Asian markets traded lower on 5 May, against a backdrop of dismal GDP and manufacturing activity data from across the region.

The Shanghai Composite finished 4.06%, or 181.76 points, lower at 4,298.71.

Hong Kong's Hang Seng finished 1.31%, or 368.28 points, lower at 27,755.54.

Australia's S&P/ASX finished 0.02%, or 1.00 point, lower at 5,826.50.

India's S&P BSE Sensex finished 0.18%, or 50.45 points, lower at 27,440.14.

Markets in Japan and South Korea were shut for public holidays.

Indonesia reported weak first-quarter growth on 5 May. Capital Economics said in a note to clients: "Indonesia's economy slowed again in the first quarter, underlining the challenge faced by the country's new president and adding to the case for further rate cuts. Although we doubt growth will slow much further in the coming quarters, we are not likely to see a strong rebound either."

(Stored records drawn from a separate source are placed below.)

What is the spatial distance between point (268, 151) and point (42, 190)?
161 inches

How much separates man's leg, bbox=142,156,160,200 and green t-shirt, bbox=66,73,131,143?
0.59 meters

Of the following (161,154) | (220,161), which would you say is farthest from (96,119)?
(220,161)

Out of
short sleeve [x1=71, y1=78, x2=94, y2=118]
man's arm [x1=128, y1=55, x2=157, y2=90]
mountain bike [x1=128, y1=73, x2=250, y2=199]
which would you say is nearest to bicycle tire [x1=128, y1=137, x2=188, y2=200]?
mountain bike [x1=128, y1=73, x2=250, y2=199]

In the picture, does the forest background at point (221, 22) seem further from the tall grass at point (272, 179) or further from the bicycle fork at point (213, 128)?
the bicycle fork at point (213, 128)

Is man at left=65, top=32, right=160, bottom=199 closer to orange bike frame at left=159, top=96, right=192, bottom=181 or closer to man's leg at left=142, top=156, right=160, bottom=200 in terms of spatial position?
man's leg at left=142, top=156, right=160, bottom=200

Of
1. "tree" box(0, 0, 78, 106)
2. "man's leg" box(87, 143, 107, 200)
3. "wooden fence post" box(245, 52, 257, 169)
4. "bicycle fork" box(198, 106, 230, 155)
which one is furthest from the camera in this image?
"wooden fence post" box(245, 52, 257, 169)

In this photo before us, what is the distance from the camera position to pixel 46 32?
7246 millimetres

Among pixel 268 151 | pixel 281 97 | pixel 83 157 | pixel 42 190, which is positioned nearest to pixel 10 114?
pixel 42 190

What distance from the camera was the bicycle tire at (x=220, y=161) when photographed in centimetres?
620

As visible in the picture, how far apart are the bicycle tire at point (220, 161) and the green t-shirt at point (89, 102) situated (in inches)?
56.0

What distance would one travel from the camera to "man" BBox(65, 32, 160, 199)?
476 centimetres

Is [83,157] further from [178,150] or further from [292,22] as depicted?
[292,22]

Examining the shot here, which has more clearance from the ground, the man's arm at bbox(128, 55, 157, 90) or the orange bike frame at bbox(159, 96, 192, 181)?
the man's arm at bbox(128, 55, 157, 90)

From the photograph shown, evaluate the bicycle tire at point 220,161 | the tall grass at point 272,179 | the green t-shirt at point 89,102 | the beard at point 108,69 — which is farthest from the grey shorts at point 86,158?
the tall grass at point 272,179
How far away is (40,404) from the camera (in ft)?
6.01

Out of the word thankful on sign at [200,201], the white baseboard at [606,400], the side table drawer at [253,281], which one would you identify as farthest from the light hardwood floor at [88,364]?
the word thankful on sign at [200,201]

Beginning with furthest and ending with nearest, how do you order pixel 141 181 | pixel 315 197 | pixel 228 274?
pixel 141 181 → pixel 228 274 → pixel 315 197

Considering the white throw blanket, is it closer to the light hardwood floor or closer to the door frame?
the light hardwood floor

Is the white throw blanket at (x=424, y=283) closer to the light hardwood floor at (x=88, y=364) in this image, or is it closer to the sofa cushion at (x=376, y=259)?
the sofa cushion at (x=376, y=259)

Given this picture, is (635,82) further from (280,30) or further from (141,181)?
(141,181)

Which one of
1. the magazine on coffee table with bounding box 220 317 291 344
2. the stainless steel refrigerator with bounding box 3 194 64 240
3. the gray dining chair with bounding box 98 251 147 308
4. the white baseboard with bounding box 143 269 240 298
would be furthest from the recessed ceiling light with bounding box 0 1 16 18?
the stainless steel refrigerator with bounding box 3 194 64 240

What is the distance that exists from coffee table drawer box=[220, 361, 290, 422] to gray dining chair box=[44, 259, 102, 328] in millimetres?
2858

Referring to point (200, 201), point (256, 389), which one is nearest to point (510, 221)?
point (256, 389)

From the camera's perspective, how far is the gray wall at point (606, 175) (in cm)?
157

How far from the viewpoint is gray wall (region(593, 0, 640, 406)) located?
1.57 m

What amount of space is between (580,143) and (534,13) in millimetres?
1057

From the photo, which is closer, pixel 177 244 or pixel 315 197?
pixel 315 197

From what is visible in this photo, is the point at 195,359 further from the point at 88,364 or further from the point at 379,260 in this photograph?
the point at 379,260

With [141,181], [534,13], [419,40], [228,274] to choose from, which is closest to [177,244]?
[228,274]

Earlier, a survey showed weak factory activity growth in India in April, while recent surveys for China, Taiwan and Japan highlighted contracting factory activity in those nations in April.

Frederic Neumann, co-head of Asian economics at HSBC in Hong Kong, said in a note: "All this points to more easing by central bankers, although this may prove less effective than in the past," Frederic Neumann, co-head of Asian economics at HSBC in Hong Kong, wrote in a note to clients.

Market movements

The Shanghai Composite was pulled down by news that several Chinese brokerages had tightened requirements for margin financing this month.

Elsewhere, the ASX ended lower, after gaining some 1.13% in intra-day trade, post the Reserve Bank of Australia's (RBA) decision to cut interest rates for the second time this year.

Meanwhile, government data showed that Australia logged a seasonally adjusted trade deficit of A$1.32bn in March, as against a deficit of A$1.61bn in the previous month.

Capital Economics said in a note: "The cut in interest rates to a new record low of 2.00%, from 2.25%, announced by the Reserve Bank of Australia (RBA) [on 5 May] is unlikely to be the last in this cycle.

"Our forecast that both GDP growth and underlying inflation will be weaker this year than the RBA expects suggests that rates could yet fall to 1.5% by December. That could prompt the dollar to weaken from US$0.79 now to around US$0.70."

Company stocks

In Shanghai, China Merchants Securities finished 4.96% lower while rival Founder Securities lost 3.36%.

Major lenders China Construction Bank and Bank of Communications lost 5.07% and 4.56% respectively.

In Hong Kong, HSBC lost 1% ahead of its first-quarter earnings update. The London-based lender will host a conference call with investors and analysts at 11.30am BST.

In Sydney, Domino's Pizza settled 8.72% higher at A$41.26 after Morgan Stanley raised its price target to A$50 from A$40.

Australia and New Zealand Banking Group (ANZ) finished 2.65% higher, buoyed by a better-than-expected 5% increase in first-half cash profit.

BHP Billiton finished 2.37% lower.

In Mumbai, HDFC Bank lost 1.35% while ITC, British American Tobacco's Indian associate, shed 1.06%.